By Elise Copps
Nobody likes to talk about poop. We leave that business in the bathroom. In the world of wound management, however, this taboo topic can’t be ignored. Wounds frequently exposed to fecal matter can be incredibly hard to manage. That’s why the Skin, Wound, and Ostomy team at Hamilton Health Sciences’ Hamilton General Hospital has taken a different approach to treating wounds in high risk areas.
“Large wounds in the rectal area can require frequent dressing changes,” says Enza Browne, a nurse specialized in wound, ostomy and continence (NSWOC). “This limits the type of dressings we can use. Because of their location, it is also very difficult to completely prevent feces from getting in the wound area.”
Enza and her colleagues noted that patients arriving at the hospital with necrotizing fasciitis or large pressure sores around their buttocks were treated for several months or years before the wound came under control. Some never healed. Many of these patients had limited or no lower body movement, and developed significant wounds at home from sitting or lying for extended periods. The team researched options for improving their wound management, and proposed an alternative treatment to their surgical colleagues—a diverting ostomy.
In a diverting ostomy, a small opening, called a stoma, is created in the abdomen, and the bowel is diverted to that opening from the anus. Waste moves through the stoma and collects in a discreet pouch that is emptied several times a day. Initially, this seemed like a radical way to address wounds, but the value of this option soon became clear.

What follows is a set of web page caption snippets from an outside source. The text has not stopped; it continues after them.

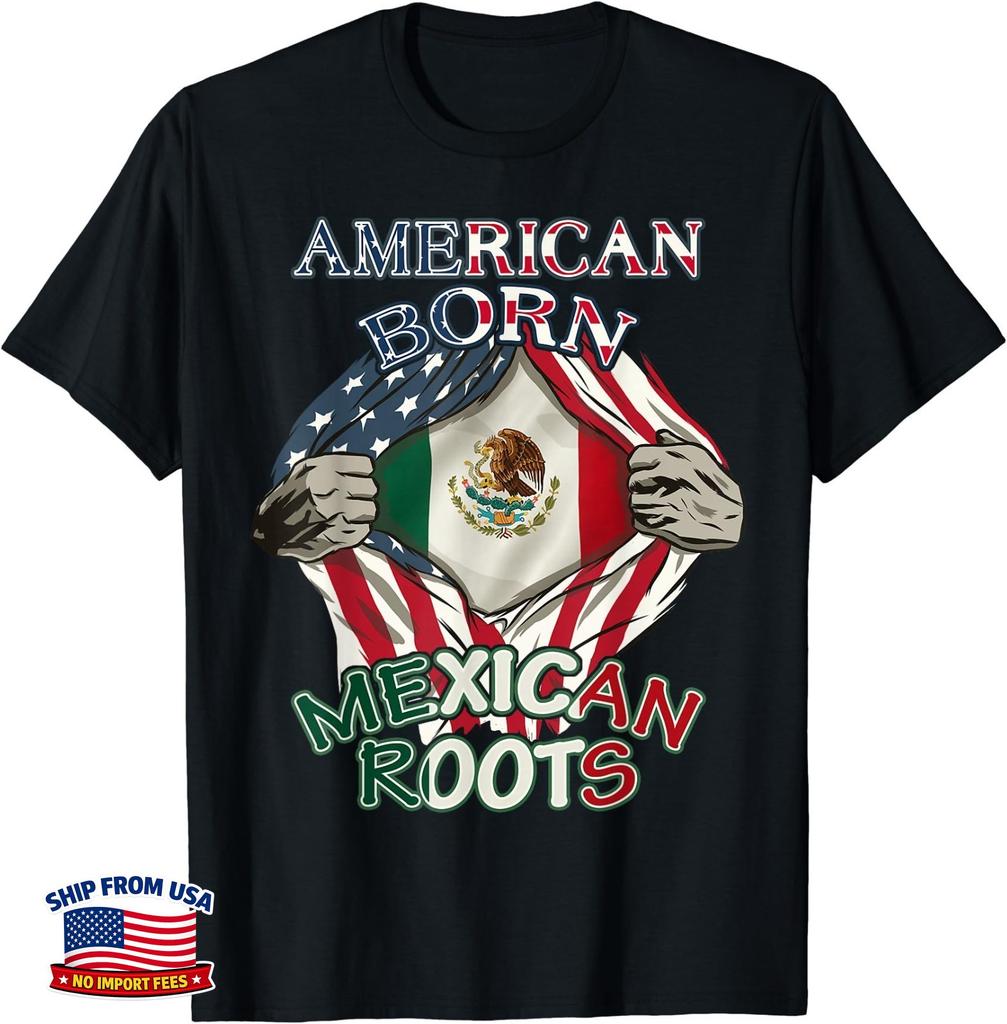 American Born Mexican Tribal T-Shirt Proud USA Love Mexico T-Shirt
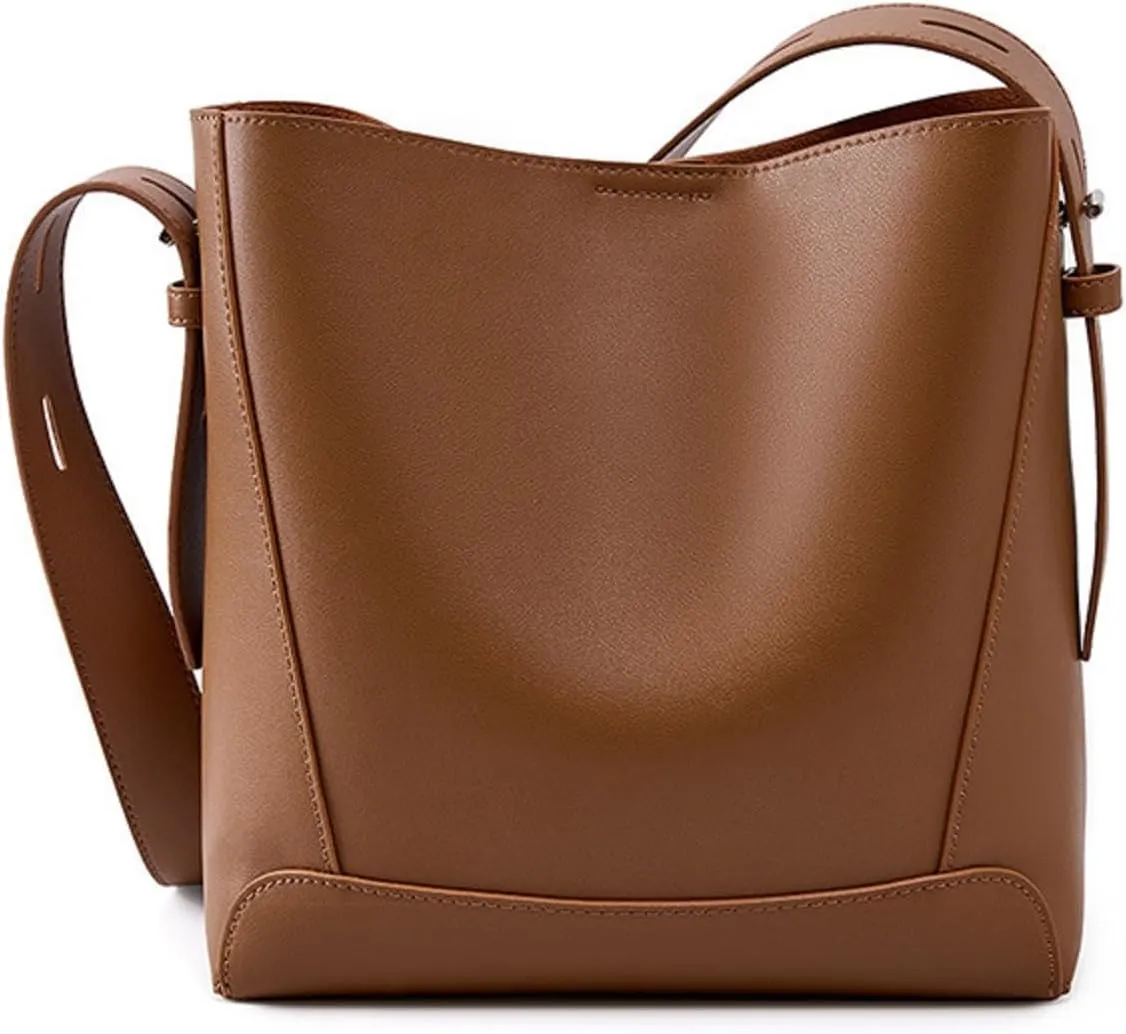 Bucket bags women's high end texture large capacity shoulder purses commuter versatile messenger handbags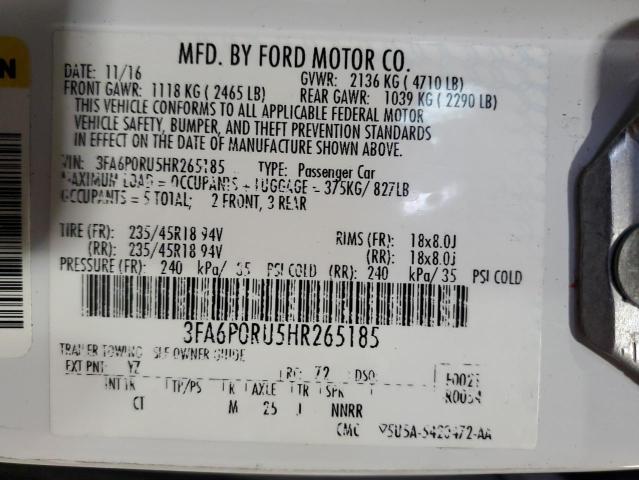 2017 FORD FUSION TIT - 3FA6P0RU5HR265185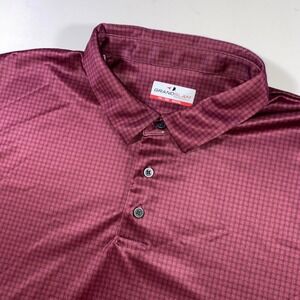 Grand Slam Performance Mens XXL Burgundy Micro Check Grid Golf Polo Shirt Z202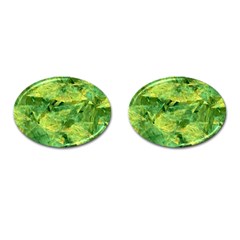 Green Springtime Leafs Cufflinks (oval) by designworld65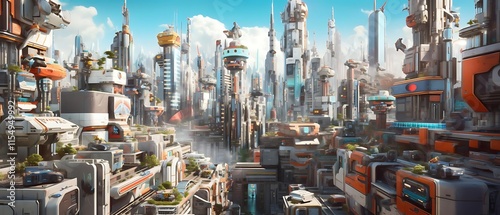 Futuristic cityscape with towering skyscrapers, advanced technology, and vibrant architecture.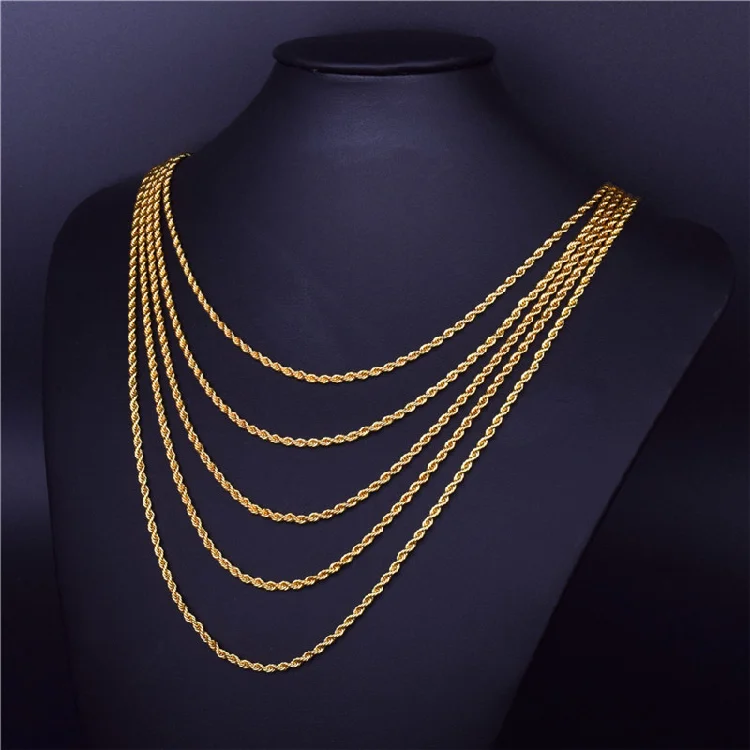 

Best selling 4mm 18k PVD Gold Plated Mens Stainless Steel Necklace Gold Plated Cable Chain Rope Chain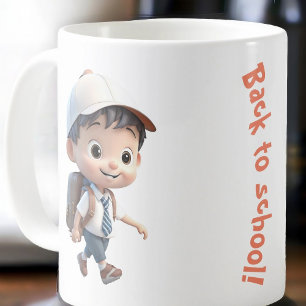 Little boy back to school coffee mug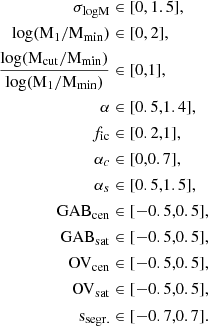 $$ \begin{aligned} \sigma _{\rm logM}&\in [0, 1.5],\\ \log (\mathrm{M}_{\rm 1}/\mathrm{M}_{\rm min})&\in [0, 2],\\ \frac{\log (\mathrm{M}_{\rm cut}/\mathrm{M}_{\rm min})}{\log (\mathrm{M}_{\rm 1}/\mathrm{M}_{\rm min})}&\in [0,1],\\ \alpha&\in [0.5,1.4],\\ f_{\rm ic}&\in [0.2,1],\\ \alpha _c&\in [0,0.7],\\ \alpha _s&\in [0.5,1.5],\\ \mathrm{GAB}_{\mathrm{cen}}&\in [-0.5,0.5],\\ \mathrm{GAB}_{\mathrm{sat}}&\in [-0.5,0.5],\\ \mathrm{OV}_{\mathrm{cen}}&\in [-0.5,0.5],\\ \mathrm{OV}_{\mathrm{sat}}&\in [-0.5,0.5],\\ \mathrm{s}_{\mathrm{segr.}}&\in [-0.7,0.7]. \end{aligned} $$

“We worked with colleagues in general surgery and plastic surgery to make recommendations for the benefits of diverting ostomy,” says Kelsey McIntyre, who works alongside Enza as an NSWOC. “These wounds are at serious risk of infection, and this is a proven way to help them heal effectively.”
The wound team works collaboratively with both general and plastic surgery to debride the wound area and prepare the patient for the ostomy procedure. With an ostomy, the wound can be dressed with more effective products. The team often uses instillation negative pressure wound therapy for these cases, which applies both negative pressure and a topical wound treatment solution to speed healing.

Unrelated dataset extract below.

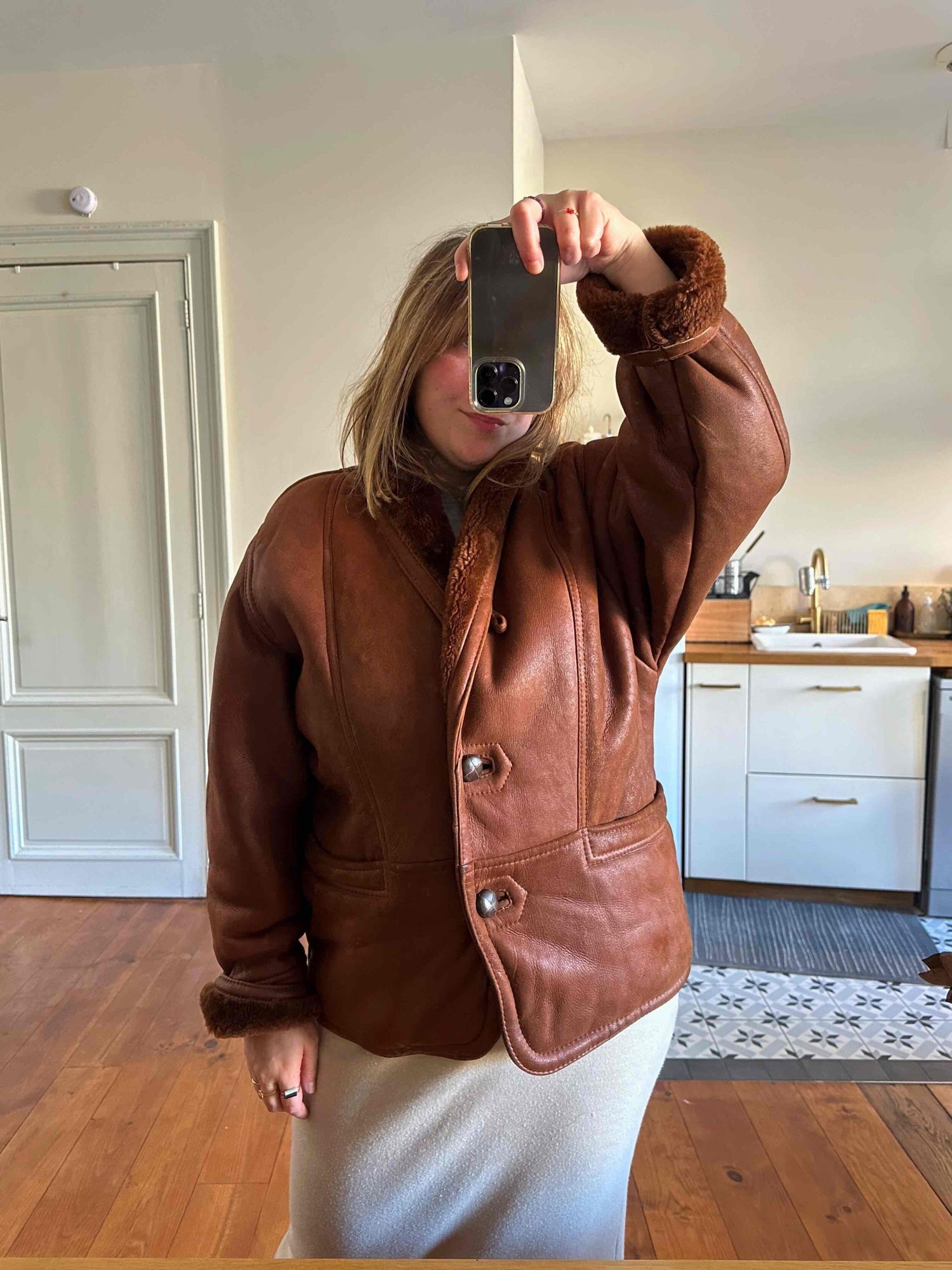 Wool-lined leather coat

Healing time for these wounds has been significantly reduced in many cases. When the option is proposed to patients, some are hesitant at first, but once the benefits are explained they come around to the idea. Many patients opt to keep their ostomies, even though the procedure can be reversed. People who have had one major wound are at greater risk for another, which contributes to that decision.

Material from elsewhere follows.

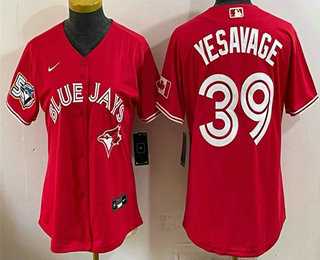 Women's Toronto Blue Jays #39 Trey Yesavage Red 50 Seasons Patch Stitched Jersey,We sell and wholesale Women's Toronto Blue Jays #39 Trey Yesavage Red 50 Seasons Patch Stitched Jersey on line form chian!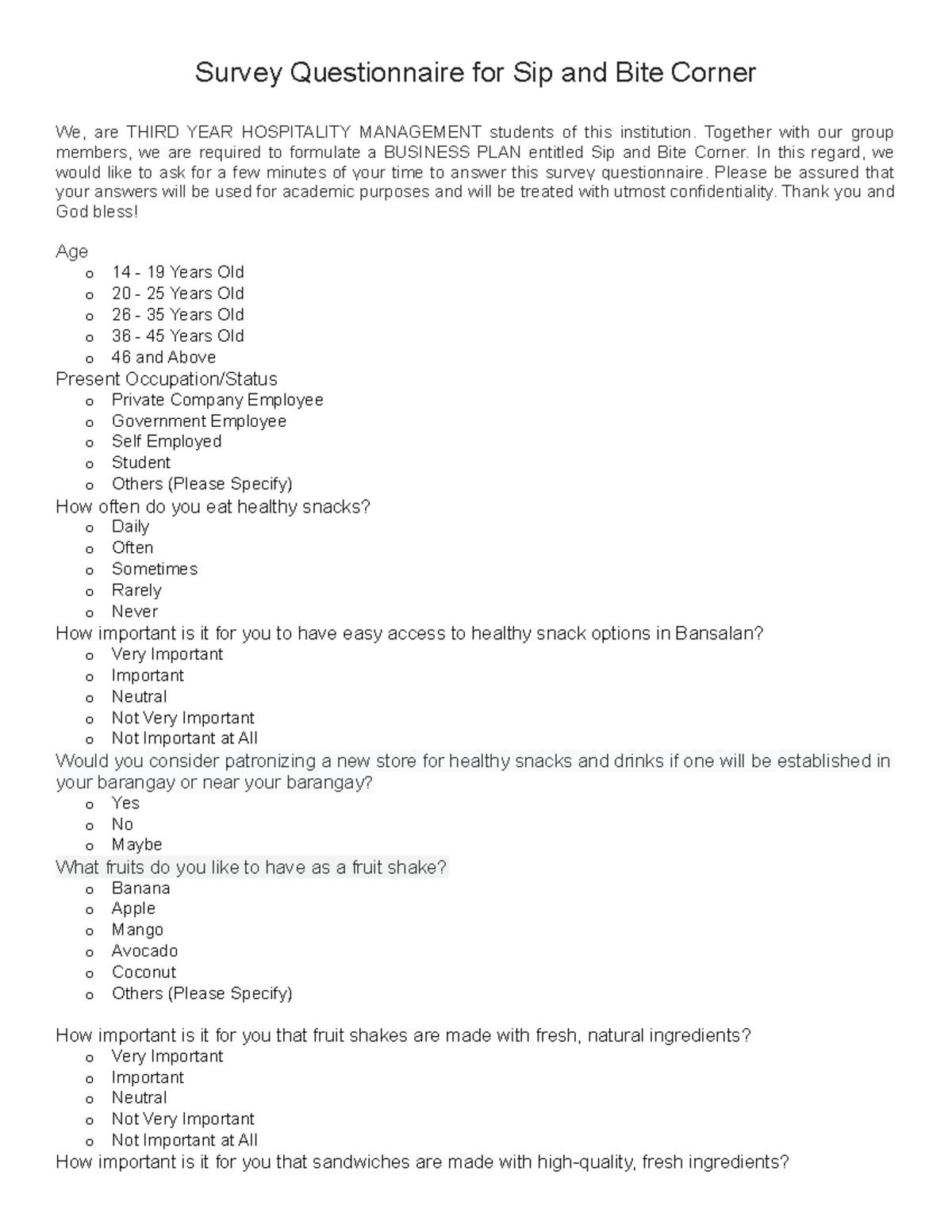 BUS 101: Business Proposal for Brewed Awakening Coffee Shop - Studocu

“I think they adapt to the ostomy. It can improve their quality of life” says Kelsey. “Especially for people with paraplegia who are prone to pressure injuries. This makes sense as a long term solution.”
The practice is also favoured by NSWOCs at other Hamilton Health Sciences sites for patients with similar issues. Patients who are discharged from the hospital with a new ostomy are referred to a community NSWOC who provides continued education and support so they can resume daily activities.
Elise Copps works in communications at Hamilton Health Sciences Centre.